# TASK
Rewrite the listing below from the line containing "Skata Hotel Henningsvær" through the line containing "Bestek set verzilverd.", replacing "crewneck" with "sweatshirt" and changing nothing else. Return only those lines.

# DATA SECTION

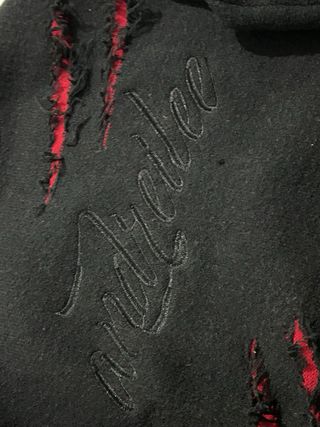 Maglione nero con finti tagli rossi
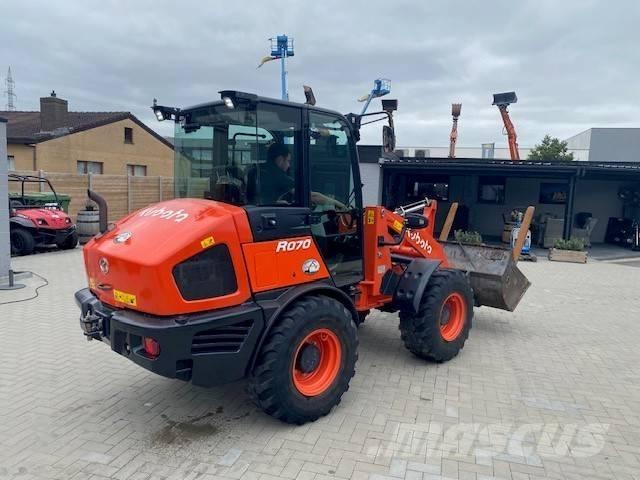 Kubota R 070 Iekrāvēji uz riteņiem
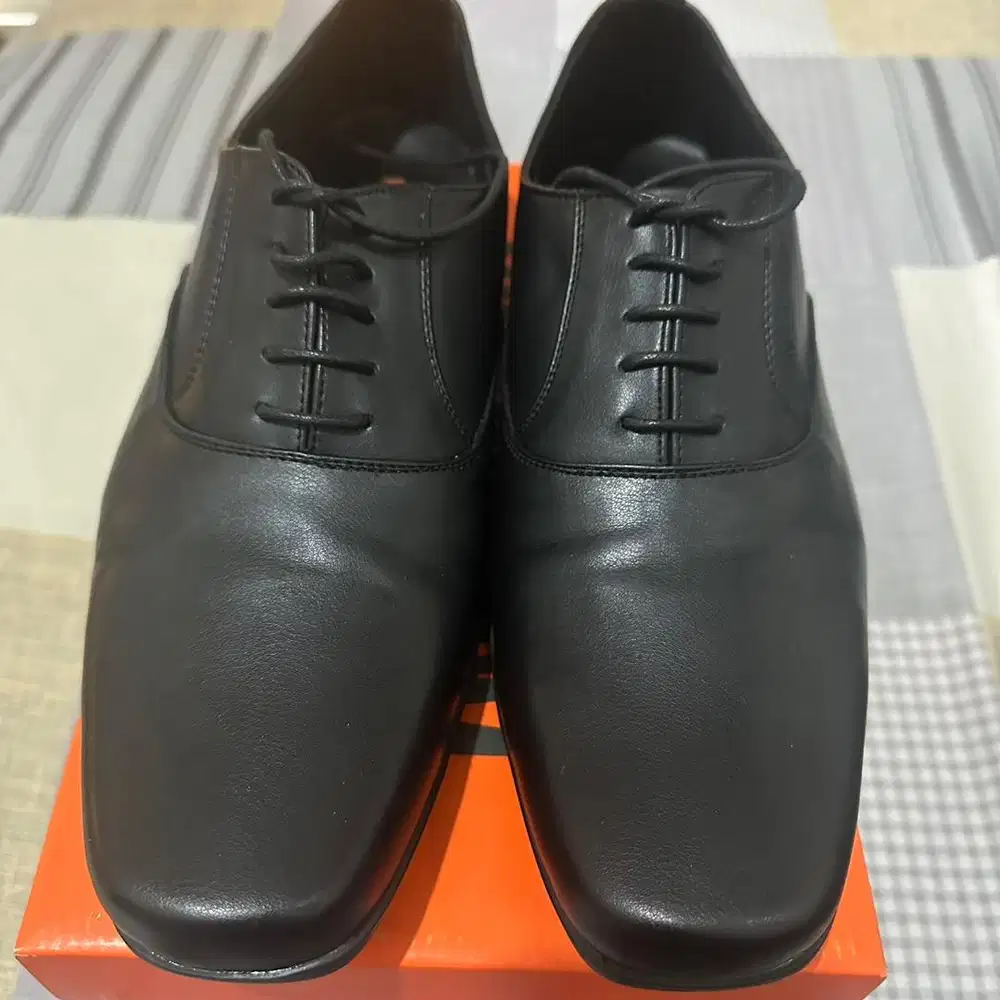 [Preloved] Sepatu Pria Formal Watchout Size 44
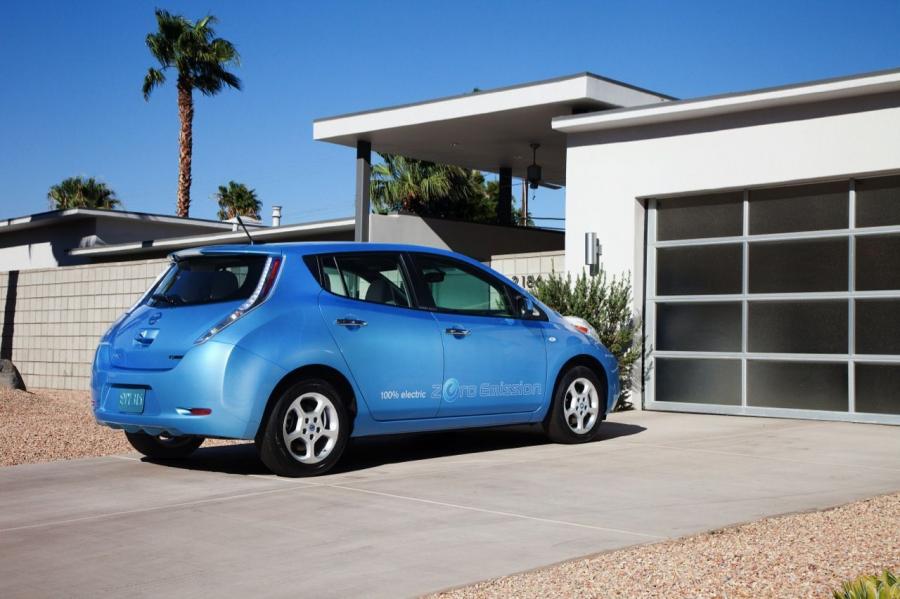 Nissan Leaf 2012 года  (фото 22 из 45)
==
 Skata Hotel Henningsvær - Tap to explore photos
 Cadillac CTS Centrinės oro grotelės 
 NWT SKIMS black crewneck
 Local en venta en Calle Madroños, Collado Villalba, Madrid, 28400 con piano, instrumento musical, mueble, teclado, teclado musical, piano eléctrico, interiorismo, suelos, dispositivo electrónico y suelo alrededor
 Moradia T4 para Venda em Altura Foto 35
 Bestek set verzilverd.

# EXERCISE ANSWER
 Skata Hotel Henningsvær - Tap to explore photos
 Cadillac CTS Centrinės oro grotelės 
 NWT SKIMS black sweatshirt
 Local en venta en Calle Madroños, Collado Villalba, Madrid, 28400 con piano, instrumento musical, mueble, teclado, teclado musical, piano eléctrico, interiorismo, suelos, dispositivo electrónico y suelo alrededor
 Moradia T4 para Venda em Altura Foto 35
 Bestek set verzilverd.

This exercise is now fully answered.